** Opening Document excerpt block **

Tuesday, July 19, 2011

Mourning Marigolds

I used to worry that something was wrong with me – did I not have the ability to experience grief? I was very young when attending the funeral of a relative, but I recall leaning over in the pew toward my second cousin and saying, “I am sorry, but I just don’t feel anything.”I had not yet learned to define grief nor to realize that grief seems to look for someone to blame. I knew only that dying causes problems. I looked around the church in an odd gaze, and the words spoken that day have echoed ever since – your feelings will come later.

Both of my parents are now dead. Perhaps the most powerful and transformative experience I have ever had occurred during the last week of my father’s life as he was actively dying. I became his parent and gave back to him what he had given me: comfort, care, and love.

Recently, my mother died, too. Again, while I recognize the personal loss, I do not feel grief. Just as I did not feel robbed of life with Dad when he passed, I feel a sense of fullness, a sense of completeness in the life I had with my Mom as her son.

** Closing Document excerpt block **
** Opening Provided information block **

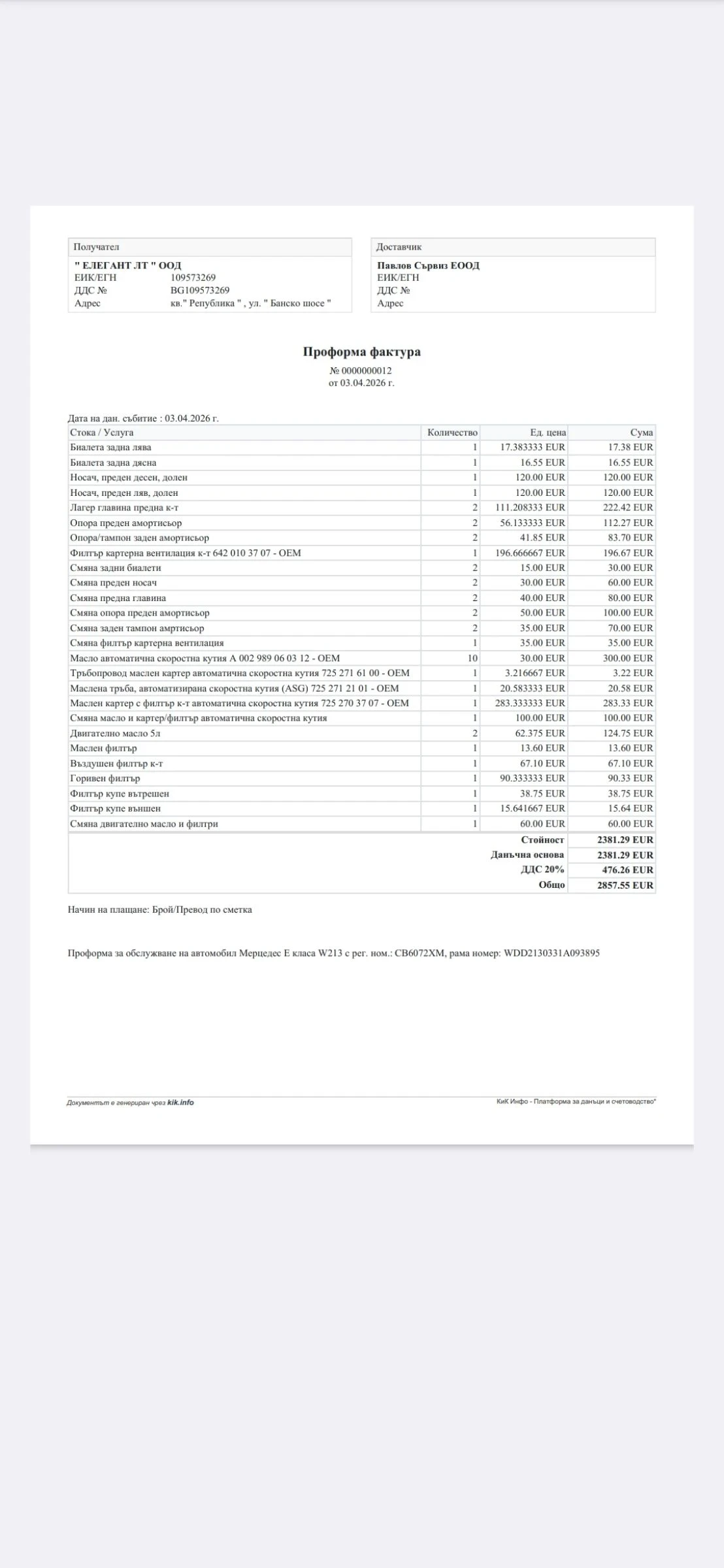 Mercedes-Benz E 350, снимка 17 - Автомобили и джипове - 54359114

** Closing Provided information block **
** Opening Provided information block **

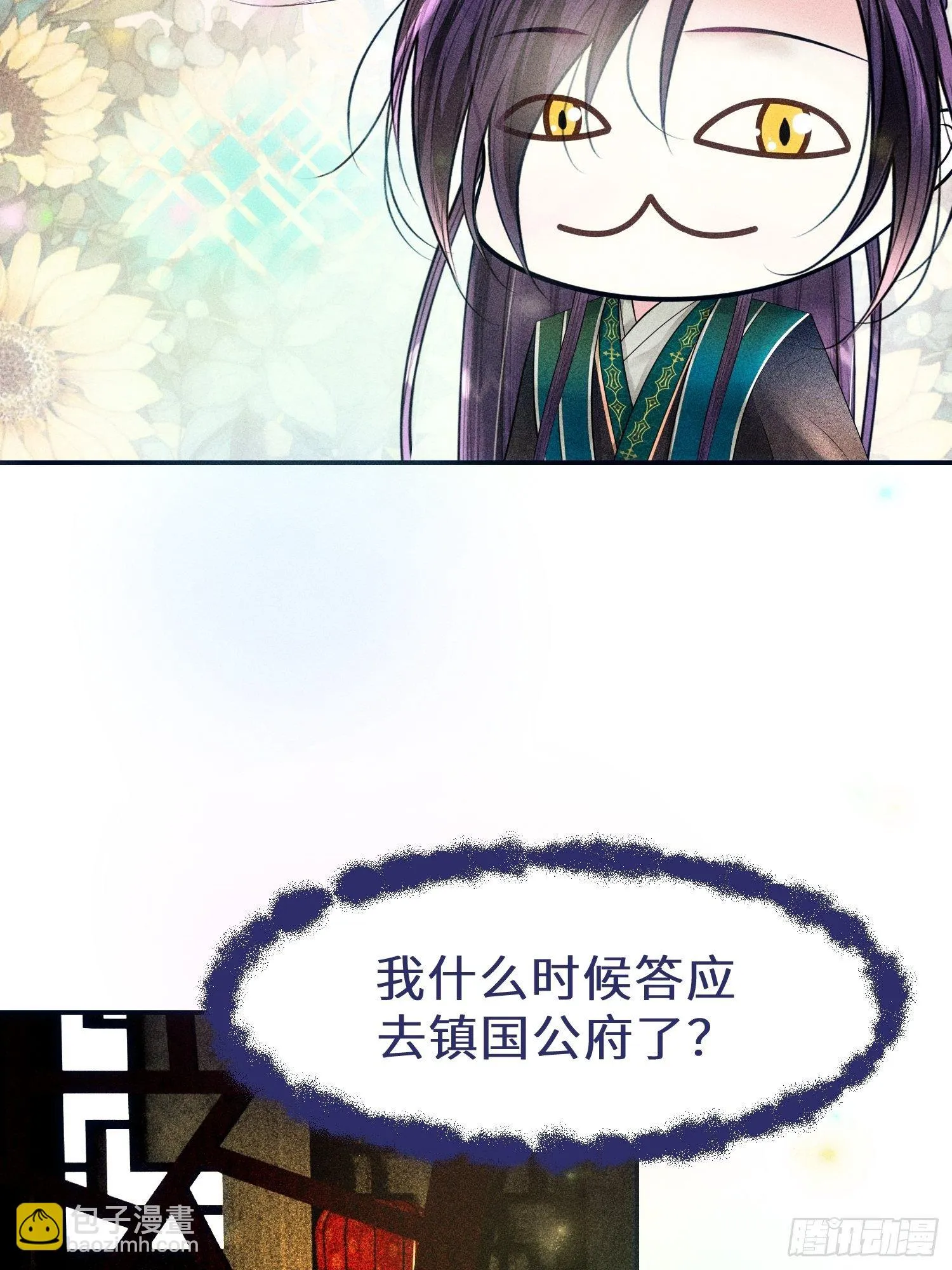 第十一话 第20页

** Closing Provided information block **

● **Work item**: Update the post about grief by giving the stretch from "Mourning Marigolds" through "will come later." again, with "funeral" changed to "memorial service". The listing plays no part in this work.

● **Your solution**:
Mourning Marigolds

I used to worry that something was wrong with me – did I not have the ability to experience grief? I was very young when attending the memorial service of a relative, but I recall leaning over in the pew toward my second cousin and saying, “I am sorry, but I just don’t feel anything.”I had not yet learned to define grief nor to realize that grief seems to look for someone to blame. I knew only that dying causes problems. I looked around the church in an odd gaze, and the words spoken that day have echoed ever since – your feelings will come later.